L’Intégrale de Bill Baroud est parue en mai 2010. Cet espion assez peu glamour est de vos premiers héros de BD. Déjà, à cette époque, vous créiez donc un personnage à l’écart, hors des normes. Est-ce parce qu’absurde et non-sens sont les deux ingrédients indispensables à votre humour?

Ah bien oui oui oui…moi j’ai été biberonné aux Monty Python donc je vois difficilement l’humour autrement que par un non-sens…c’est à dire que dans la palette humoristique , qui est immense, peu de choses m’amusent à part le non -sens..mais même Sempé, je trouve que souvent il fait du non-sens. Le non-sens, c’est très fin, c’est quelque chose qui fait appel à l’inconscient dont ça rejoint encore cette histoire de psychanalyse ou d’introspection…ça fait souvent appel à des choses enfouies. C’est pas du gag à l’état pur.

Si on récapitule: la meilleure source d’inspiration, c’est toujours soi-même….?

Disons que je ne comprends pas que l’on puisse faire autrement; je ne suis pas un acteur, je ne peux pas incarner dans mon crâne des personnages vraiment différents de moi . Oui, je trouve mes sujets essentiellement dans mes préoccupations. J’aurais du mal, par exemple, à écrire un album avec une fille comme personnage central. Je ne pense pas être capable de faire ça. C’est comme dans la vie, je me permets de parler de ce que je connais et pour le reste, j’essaie de me taire pour éviter de dire des conneries. Comme j’essaie d’être le plus pertinent possible, je m’attache à faire des sujets sur lesquels j’ai réfléchi.

On peut quand même faire rire avec des êtres « parfaits »? Vous aviez réalisé pour Fluide de nombreuses histoires prenant pour thème  » Les

Le sens de la vis

super-héros injustement méconnus »: de quel super-héros aviez-vous justement redoré le blason?

C’est vieux mais je me souviens que ce n’étaient justement que des super-héros avec des problèmes. Je me rappelle qu’il y a avait un petit garçon qui ne pouvait pas aborder les filles sans avoir la diarrhée tellement il avait peur et il avait transformé ça en pouvoir…et il y en avait aussi un autre qui se droguait, il consommait de l’héroïne, et il avait des pouvoirs à ce moment-là. Des super-héros avec des failles…c’est un peu ce que l’on disait au début, les personnages lisses ne sont pas intéressants. Donner les attributs d’un personnage lisse à un personnage cassé, c’est toujours une source éventuelle de rires.
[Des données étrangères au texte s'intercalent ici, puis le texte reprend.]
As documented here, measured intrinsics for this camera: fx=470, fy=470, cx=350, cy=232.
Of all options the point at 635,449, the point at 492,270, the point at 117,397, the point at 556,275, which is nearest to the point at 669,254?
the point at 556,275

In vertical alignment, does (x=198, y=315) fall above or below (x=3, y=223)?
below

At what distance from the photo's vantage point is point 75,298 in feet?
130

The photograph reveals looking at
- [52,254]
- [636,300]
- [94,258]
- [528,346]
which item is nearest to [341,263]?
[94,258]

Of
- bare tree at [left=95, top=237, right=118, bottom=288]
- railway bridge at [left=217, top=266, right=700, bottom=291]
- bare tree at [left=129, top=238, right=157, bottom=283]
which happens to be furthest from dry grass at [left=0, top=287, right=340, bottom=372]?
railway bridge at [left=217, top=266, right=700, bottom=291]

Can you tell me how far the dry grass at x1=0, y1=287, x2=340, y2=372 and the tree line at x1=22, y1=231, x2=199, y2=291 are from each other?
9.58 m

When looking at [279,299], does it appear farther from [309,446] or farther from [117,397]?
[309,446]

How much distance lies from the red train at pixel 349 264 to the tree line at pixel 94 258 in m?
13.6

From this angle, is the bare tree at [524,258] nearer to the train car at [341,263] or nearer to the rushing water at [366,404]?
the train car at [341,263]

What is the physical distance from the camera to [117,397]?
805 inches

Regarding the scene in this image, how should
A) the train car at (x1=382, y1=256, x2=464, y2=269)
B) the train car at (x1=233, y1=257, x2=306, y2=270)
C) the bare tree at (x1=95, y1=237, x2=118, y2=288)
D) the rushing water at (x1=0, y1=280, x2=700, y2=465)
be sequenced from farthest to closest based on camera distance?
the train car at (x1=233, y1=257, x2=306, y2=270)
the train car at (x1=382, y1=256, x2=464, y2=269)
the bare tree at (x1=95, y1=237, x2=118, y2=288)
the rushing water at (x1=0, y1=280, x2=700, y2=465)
D’autres projets en préparation à part le second tome de Blast?

Le tome 2 est fini et va sortir, je pense, en début d’année 2011. On vient de sortir un livre dans ma propre boîte d’édition qu’on a co-fondé avec Nicolas Lebeudel et qui est le deuxième tome de la série « Le sens de la Vis » ( avec Jean-Yves Ferry): c’ est un album rigolo sur « Qu’est-ce que le dessin? »…et puis j’ai plein d’autres choses en tête pas encore très formées car je suis encore sous l’impact de Blast pour l’instant.